Exercise description:
Copy the data verbatim, starting at the beginning and ending with the line that contains "5566 millimetres". Leave the pictures out of your copy.

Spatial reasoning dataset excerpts
-*-
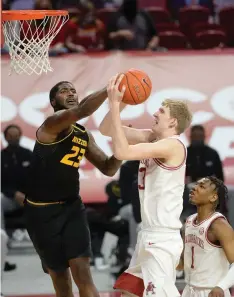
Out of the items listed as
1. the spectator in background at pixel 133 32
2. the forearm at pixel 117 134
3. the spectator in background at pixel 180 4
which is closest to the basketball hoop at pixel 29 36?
the forearm at pixel 117 134

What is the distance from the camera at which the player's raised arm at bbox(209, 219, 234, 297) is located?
5789mm

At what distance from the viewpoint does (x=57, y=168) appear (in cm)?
619

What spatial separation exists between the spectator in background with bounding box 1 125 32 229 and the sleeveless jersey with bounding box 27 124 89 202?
3.97m

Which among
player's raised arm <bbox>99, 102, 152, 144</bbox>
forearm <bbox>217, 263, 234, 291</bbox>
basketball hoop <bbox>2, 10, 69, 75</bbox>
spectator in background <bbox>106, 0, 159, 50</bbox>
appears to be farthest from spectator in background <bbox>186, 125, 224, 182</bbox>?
forearm <bbox>217, 263, 234, 291</bbox>

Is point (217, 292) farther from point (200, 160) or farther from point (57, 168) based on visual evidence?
point (200, 160)

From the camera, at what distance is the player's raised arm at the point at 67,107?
5566 millimetres

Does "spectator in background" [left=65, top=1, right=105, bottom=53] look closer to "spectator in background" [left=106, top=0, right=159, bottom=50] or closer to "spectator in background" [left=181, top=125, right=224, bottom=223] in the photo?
"spectator in background" [left=106, top=0, right=159, bottom=50]

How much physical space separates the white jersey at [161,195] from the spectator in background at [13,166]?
15.5ft

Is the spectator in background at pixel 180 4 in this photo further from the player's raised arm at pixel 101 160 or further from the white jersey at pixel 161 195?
the white jersey at pixel 161 195

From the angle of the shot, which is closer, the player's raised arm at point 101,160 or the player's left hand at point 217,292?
the player's left hand at point 217,292

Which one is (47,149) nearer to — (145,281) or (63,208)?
(63,208)

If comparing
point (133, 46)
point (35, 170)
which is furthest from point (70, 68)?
point (35, 170)

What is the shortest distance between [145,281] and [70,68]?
551cm

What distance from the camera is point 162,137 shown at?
18.9 ft
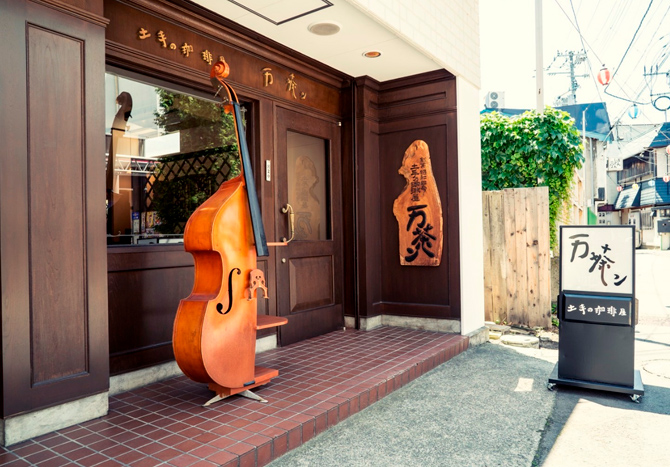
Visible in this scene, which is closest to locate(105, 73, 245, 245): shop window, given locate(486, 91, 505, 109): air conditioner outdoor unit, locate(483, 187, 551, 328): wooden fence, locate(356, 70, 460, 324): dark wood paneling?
locate(356, 70, 460, 324): dark wood paneling

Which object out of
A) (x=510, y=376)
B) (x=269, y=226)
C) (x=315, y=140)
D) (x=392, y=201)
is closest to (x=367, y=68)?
(x=315, y=140)

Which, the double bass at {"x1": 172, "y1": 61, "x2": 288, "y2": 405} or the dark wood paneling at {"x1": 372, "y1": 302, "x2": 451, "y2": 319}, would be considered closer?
the double bass at {"x1": 172, "y1": 61, "x2": 288, "y2": 405}

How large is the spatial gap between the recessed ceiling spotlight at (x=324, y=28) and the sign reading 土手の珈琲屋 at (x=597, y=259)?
235 cm

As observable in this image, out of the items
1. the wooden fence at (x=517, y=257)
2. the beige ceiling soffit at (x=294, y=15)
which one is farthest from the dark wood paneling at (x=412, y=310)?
the beige ceiling soffit at (x=294, y=15)

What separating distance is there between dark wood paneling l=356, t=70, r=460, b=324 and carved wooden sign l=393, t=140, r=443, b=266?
71mm

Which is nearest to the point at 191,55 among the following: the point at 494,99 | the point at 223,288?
the point at 223,288

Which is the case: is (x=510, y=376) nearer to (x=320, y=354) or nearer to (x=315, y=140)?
(x=320, y=354)

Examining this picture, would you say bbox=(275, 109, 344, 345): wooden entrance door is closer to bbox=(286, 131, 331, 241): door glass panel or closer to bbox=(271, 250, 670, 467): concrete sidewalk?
bbox=(286, 131, 331, 241): door glass panel

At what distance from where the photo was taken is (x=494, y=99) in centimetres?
1501

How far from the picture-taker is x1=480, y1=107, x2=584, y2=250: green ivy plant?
574 centimetres

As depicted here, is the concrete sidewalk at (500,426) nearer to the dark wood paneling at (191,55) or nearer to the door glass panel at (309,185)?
the door glass panel at (309,185)

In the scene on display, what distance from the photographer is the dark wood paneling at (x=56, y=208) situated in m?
2.28

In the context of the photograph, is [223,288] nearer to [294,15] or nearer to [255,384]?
[255,384]

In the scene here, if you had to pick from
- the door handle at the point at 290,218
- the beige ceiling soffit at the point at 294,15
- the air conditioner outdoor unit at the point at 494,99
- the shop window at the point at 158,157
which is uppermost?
-*-
Result for this task:
Out of the items listed as
1. the spectator in background at pixel 133 32
2. the forearm at pixel 117 134
3. the spectator in background at pixel 180 4
which is closest to the basketball hoop at pixel 29 36?
the forearm at pixel 117 134

What is the distance from the camera at which the player's raised arm at bbox(209, 219, 234, 297) is located?
5789mm

At what distance from the viewpoint does (x=57, y=168) appear (in cm)?
619

What spatial separation exists between the spectator in background with bounding box 1 125 32 229 and the sleeveless jersey with bounding box 27 124 89 202?
3.97m

Which among
player's raised arm <bbox>99, 102, 152, 144</bbox>
forearm <bbox>217, 263, 234, 291</bbox>
basketball hoop <bbox>2, 10, 69, 75</bbox>
spectator in background <bbox>106, 0, 159, 50</bbox>
appears to be farthest from spectator in background <bbox>186, 125, 224, 182</bbox>?
forearm <bbox>217, 263, 234, 291</bbox>

Is point (217, 292) farther from point (200, 160) or farther from point (57, 168) based on visual evidence?
point (200, 160)

From the camera, at what distance is the player's raised arm at the point at 67,107?
5566 millimetres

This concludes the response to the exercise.